Было странно, что он мог чувствовать себя таким счастливым и спокойным — он, которому пришлось испытать столько горя, мучительной неуверенности, рисковать жизнью и перенести столько тяжелых трудов. Пушечные ядра и мушкетные пули, шквалы и болезни, загубленная карьера, военный трибунал и приговор — он избежал всего этого, хотя был на волосок от гибели. Он знавал самое глубокое горе и разочарование, а сейчас наполнен радостью жизни. Он пережил нищету, даже голод, а теперь богат и спокоен. Все обстоит благополучно — сказал себе Хорнблауэр; но даже в столь почтенном возрасте он не мог обращаться к самому себе без иронии. «Не говори, что человек счастлив, пока он не умер» — сказал кто-то из древних, и, очевидно, был прав. Итак, Хорнблауэру семьдесят два, но прекрасный сон, окружающий его, может в любой момент превратиться в ночной кошмар. Характерно, что стоило ему только порадоваться жизни, как он сразу же начал размышлять о том, что бы могло нарушить ее спокойное течение. Конечно же, сидя у огня после отличного обеда со стаканчиком портвейна в руке можно и позабыть о том смятении, в котором находится окружающий мир. Революция — анархия — народные волнения; вся Европа, весь мир содрогался в конвульсиях потрясений. Толпы шли на штурм — и натыкались на штыки; этот, 1848 год — запомнился как страшный год разрушения, несмотря на то, что последующие годы, очевидно, будут еще более разрушительными. Париж строил баррикады и провозглашал Коммуну. Канцлер Меттерних вынужден был бежать из Вены, а итальянские тираны — из своих столиц. В Ирландии голод и болезни шли рука об руку с экономическим кризисом и восстаниями. Даже здесь, в Англии, агитаторы подогревали толпу и провозглашали о необходимости парламентской реформы, улучшении условий труда, к другим изменениям, которые могли закончиться настоящей социальной революцией.

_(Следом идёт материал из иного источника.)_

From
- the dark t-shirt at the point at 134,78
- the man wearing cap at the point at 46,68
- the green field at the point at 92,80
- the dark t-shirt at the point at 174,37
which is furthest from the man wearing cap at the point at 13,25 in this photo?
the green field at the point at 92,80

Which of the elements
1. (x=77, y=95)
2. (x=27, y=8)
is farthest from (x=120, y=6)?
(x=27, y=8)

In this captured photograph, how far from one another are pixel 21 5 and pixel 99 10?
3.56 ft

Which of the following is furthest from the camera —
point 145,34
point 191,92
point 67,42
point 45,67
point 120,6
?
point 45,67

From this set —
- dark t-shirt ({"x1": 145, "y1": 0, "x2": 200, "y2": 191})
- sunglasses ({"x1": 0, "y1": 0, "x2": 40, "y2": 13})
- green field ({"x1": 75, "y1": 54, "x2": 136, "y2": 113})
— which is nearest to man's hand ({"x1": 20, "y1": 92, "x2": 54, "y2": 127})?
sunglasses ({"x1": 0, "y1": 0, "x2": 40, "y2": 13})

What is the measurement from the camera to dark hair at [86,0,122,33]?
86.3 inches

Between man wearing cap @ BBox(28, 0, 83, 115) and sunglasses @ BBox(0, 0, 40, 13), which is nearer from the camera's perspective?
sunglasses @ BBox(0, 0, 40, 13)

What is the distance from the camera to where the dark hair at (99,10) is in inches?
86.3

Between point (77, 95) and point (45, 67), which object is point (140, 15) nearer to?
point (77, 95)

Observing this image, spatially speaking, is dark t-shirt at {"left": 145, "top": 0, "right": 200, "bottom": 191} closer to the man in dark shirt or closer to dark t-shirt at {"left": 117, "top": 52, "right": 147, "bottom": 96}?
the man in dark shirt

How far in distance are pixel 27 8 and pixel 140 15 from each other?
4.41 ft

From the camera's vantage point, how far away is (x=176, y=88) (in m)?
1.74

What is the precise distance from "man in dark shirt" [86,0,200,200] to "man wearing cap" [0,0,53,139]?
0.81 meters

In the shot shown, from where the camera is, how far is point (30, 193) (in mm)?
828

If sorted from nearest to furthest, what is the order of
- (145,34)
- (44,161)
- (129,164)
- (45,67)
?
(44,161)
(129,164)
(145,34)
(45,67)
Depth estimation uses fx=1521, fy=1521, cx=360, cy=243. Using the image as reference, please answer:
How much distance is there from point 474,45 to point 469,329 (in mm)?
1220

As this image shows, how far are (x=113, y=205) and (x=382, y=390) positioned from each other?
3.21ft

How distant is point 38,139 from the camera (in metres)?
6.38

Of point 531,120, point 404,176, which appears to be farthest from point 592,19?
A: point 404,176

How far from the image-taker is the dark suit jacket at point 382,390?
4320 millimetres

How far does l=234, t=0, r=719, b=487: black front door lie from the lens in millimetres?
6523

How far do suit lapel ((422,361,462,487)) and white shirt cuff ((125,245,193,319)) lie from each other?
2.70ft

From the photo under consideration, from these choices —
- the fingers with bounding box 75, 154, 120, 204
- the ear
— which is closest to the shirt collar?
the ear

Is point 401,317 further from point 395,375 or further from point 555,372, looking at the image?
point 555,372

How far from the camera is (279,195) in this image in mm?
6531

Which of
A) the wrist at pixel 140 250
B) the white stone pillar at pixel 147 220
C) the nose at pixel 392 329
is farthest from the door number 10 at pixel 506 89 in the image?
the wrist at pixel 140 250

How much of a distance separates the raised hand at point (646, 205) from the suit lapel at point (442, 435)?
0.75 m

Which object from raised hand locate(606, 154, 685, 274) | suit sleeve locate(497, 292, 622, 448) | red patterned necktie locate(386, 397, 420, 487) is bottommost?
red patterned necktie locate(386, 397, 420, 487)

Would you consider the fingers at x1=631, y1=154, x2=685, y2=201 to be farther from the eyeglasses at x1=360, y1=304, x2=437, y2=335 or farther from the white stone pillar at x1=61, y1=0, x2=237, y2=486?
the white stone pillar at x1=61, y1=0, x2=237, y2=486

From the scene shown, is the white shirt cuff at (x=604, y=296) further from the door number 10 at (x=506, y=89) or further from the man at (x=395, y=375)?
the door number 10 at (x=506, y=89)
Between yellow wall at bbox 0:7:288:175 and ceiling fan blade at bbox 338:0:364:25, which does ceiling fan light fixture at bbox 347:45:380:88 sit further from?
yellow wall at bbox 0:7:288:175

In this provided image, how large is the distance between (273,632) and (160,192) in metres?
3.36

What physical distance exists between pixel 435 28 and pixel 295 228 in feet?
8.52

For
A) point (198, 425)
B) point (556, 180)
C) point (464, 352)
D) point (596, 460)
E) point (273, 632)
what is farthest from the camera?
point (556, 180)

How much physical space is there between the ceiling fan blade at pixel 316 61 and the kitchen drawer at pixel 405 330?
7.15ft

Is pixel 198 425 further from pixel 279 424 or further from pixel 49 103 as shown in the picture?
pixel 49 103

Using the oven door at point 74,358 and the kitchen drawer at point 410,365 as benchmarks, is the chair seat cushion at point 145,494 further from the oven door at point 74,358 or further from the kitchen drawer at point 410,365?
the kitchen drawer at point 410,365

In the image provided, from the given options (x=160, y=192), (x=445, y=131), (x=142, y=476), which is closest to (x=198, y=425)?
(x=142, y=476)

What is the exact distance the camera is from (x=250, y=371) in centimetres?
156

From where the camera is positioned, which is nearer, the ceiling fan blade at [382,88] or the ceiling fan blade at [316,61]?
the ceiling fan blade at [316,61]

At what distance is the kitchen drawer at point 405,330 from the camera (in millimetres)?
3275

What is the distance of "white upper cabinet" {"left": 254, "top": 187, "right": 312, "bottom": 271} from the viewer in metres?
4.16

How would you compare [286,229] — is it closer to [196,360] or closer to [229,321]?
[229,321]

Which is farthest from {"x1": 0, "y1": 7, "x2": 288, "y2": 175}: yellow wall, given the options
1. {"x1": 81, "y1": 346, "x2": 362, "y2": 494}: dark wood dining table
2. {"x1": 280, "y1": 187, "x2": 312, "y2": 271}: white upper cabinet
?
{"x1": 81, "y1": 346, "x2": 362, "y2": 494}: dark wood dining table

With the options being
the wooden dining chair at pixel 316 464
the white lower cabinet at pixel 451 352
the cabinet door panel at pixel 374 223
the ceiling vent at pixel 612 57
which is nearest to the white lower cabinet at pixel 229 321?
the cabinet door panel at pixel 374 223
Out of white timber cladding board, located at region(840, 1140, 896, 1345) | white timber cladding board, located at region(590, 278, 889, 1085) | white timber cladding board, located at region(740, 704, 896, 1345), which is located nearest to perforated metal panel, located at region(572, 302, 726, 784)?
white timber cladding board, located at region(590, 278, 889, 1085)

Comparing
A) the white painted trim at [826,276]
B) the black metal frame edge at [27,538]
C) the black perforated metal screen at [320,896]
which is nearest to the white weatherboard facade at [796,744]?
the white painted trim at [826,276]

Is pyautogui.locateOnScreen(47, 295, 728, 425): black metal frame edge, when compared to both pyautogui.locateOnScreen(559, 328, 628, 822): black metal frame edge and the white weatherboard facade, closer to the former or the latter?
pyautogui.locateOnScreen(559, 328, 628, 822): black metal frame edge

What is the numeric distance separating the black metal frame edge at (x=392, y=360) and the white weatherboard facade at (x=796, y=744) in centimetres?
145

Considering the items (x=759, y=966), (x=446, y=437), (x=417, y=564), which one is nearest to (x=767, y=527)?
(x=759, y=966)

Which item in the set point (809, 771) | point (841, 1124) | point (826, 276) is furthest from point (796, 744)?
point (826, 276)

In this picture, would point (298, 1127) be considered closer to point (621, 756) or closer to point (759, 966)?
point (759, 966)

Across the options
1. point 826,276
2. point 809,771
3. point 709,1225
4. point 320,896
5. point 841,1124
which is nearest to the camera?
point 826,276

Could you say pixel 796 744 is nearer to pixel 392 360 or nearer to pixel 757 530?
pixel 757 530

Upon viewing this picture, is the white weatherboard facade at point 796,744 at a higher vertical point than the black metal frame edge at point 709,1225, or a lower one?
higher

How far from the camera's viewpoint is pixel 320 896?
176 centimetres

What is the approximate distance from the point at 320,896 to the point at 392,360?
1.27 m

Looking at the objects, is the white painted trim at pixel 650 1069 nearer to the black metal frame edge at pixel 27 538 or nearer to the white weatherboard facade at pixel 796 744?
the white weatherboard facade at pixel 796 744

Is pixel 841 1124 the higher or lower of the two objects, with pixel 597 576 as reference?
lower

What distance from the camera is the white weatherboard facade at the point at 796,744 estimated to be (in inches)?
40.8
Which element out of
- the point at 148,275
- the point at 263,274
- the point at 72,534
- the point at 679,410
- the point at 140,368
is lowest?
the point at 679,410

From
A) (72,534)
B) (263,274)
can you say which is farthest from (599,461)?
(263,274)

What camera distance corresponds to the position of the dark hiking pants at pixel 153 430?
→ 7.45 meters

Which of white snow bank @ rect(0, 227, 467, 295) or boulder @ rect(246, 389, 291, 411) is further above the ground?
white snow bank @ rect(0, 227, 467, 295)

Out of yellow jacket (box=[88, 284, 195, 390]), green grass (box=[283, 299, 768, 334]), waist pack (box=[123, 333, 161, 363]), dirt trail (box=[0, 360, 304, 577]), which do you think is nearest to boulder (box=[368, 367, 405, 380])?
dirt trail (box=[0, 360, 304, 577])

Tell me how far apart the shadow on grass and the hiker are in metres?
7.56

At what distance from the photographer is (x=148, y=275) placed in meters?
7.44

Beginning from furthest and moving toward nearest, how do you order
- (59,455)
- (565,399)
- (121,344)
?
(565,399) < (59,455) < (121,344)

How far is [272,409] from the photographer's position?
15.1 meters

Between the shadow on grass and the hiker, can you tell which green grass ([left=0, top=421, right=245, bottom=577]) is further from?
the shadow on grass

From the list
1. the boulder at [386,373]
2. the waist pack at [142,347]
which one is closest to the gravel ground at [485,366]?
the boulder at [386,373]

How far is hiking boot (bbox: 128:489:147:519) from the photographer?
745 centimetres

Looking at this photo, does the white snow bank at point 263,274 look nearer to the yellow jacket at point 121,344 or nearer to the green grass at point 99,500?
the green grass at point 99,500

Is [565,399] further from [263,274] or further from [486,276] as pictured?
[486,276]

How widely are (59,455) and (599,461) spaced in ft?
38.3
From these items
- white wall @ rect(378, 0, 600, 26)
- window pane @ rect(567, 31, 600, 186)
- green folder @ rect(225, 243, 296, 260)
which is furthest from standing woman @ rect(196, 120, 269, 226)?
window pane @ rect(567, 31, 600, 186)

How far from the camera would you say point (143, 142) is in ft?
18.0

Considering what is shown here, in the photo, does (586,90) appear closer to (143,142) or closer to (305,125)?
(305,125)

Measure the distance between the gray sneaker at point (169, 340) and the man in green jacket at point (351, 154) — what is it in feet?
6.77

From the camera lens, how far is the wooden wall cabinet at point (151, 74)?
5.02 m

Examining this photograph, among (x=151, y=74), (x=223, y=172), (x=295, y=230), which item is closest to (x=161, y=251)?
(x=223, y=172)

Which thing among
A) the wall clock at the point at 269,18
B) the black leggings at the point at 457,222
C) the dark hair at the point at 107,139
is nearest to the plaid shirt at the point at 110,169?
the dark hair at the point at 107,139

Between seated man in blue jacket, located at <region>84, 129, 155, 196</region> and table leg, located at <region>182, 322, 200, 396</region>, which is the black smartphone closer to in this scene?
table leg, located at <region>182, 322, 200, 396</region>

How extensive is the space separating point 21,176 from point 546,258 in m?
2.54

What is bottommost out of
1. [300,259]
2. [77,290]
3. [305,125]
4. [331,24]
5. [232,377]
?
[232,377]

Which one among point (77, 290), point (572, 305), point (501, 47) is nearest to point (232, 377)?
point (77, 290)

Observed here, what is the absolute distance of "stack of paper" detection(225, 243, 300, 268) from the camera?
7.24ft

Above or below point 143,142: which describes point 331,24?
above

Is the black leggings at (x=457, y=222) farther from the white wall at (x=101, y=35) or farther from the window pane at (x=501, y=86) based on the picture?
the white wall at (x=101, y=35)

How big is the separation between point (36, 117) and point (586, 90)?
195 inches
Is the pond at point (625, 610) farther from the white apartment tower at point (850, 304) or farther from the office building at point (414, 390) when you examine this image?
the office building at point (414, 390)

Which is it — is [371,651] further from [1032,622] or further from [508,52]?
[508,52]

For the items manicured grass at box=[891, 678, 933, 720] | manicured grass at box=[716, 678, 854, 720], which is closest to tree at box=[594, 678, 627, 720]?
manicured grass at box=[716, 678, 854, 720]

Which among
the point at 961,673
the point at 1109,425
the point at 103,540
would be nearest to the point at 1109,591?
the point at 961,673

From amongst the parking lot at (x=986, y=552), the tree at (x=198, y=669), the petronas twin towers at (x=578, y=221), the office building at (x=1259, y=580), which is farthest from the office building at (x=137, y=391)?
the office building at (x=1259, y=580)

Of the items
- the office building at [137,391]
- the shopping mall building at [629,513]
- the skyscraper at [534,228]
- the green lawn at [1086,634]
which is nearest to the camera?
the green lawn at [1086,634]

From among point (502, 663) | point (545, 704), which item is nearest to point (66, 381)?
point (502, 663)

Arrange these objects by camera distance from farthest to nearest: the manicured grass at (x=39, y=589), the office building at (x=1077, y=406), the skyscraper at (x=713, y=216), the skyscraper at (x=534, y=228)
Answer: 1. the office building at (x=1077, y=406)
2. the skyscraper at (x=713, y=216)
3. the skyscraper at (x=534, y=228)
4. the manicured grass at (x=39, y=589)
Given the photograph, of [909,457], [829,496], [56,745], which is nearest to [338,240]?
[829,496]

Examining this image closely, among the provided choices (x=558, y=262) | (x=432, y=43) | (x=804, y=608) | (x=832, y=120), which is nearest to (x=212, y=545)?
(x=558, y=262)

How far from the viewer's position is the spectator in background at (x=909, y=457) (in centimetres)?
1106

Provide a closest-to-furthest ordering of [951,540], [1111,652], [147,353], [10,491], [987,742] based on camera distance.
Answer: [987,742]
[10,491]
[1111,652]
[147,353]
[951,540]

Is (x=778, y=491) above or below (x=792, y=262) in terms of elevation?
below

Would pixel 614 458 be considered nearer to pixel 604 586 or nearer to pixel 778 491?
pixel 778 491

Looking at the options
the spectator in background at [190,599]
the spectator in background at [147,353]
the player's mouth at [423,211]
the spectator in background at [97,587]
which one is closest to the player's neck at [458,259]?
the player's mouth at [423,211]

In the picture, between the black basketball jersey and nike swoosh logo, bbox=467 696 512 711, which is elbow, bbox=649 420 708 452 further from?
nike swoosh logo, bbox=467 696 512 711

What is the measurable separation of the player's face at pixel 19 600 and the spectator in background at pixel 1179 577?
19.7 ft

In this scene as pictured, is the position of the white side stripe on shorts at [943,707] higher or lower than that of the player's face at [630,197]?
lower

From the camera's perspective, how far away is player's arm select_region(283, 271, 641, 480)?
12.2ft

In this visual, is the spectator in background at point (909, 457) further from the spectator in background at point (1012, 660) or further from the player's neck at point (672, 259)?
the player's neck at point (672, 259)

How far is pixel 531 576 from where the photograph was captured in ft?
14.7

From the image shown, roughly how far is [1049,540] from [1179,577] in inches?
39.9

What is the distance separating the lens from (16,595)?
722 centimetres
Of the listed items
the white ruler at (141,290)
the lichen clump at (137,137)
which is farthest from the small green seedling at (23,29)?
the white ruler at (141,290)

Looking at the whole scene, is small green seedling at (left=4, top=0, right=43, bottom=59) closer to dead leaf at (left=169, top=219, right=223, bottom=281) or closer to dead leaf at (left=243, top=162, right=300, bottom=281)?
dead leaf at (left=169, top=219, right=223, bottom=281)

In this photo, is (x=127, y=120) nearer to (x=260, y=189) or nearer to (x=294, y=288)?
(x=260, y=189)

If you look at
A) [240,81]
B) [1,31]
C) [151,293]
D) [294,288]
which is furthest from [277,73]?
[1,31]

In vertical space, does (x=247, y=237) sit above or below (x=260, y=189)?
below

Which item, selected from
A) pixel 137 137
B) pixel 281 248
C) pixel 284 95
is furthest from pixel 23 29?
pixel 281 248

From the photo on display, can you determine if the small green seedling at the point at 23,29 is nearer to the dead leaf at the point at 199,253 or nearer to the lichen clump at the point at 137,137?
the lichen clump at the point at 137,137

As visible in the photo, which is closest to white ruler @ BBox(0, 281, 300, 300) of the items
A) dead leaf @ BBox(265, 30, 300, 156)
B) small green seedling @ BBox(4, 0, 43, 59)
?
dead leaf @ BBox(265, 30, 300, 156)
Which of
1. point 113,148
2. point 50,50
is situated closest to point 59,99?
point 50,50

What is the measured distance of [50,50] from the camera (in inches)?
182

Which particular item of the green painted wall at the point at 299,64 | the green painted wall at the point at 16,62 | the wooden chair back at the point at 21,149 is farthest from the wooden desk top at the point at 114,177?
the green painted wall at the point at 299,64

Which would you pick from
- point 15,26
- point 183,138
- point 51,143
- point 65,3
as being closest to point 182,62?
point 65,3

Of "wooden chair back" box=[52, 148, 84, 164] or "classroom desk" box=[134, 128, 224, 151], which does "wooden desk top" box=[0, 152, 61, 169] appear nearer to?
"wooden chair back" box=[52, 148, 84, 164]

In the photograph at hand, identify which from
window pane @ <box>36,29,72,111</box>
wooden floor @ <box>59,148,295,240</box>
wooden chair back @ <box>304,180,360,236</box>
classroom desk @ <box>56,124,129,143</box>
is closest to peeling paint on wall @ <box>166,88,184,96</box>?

Не смотря на то, что Хорнблауэр уже пожилой человек, он все-таки может прожить достаточно долго, чтобы увидеть, как его безжалостная и неблагодарная Судьба отберет у него счастье и покой, не делая скидки на присущую ему доброту и либерализм. Шесть лет своей жизни он воевал против кровавой и опьяненной успехом республики; следующие четырнадцать лет боролся против мрачной и предательской тиранией, которая неизбежно задушила революцию. Четырнадцать лет он рисковал жизнью в борьбе с Бонапартом — борьбе, которая все более обретала черты личного противостояния, по мере того, как Хорнблауэра повышали в звании. Конечно, он боролся еще и за свободу, за независимость Англии, но этого его противостояние с Бонапартом не становилось менее личным. На пятидесяти побережьях обоих земных полушарий Хорнблауэр воевал за торжество свободы, а Бонапарт — за всевластие тирании и эта борьба закончилась падением Бонапарта. И вот уже около тридцати лет Бонапарт лежит в могиле, а Хорнблауэр сидит у камина, огонь которого уютно согревает ему спину, со стаканчиком великолепного портвейна, согревающим его изнутри, но в то же самое время он сам отравляет свое счастье поисками того неизвестного, что могло бы навсегда лишить его радости и покоя.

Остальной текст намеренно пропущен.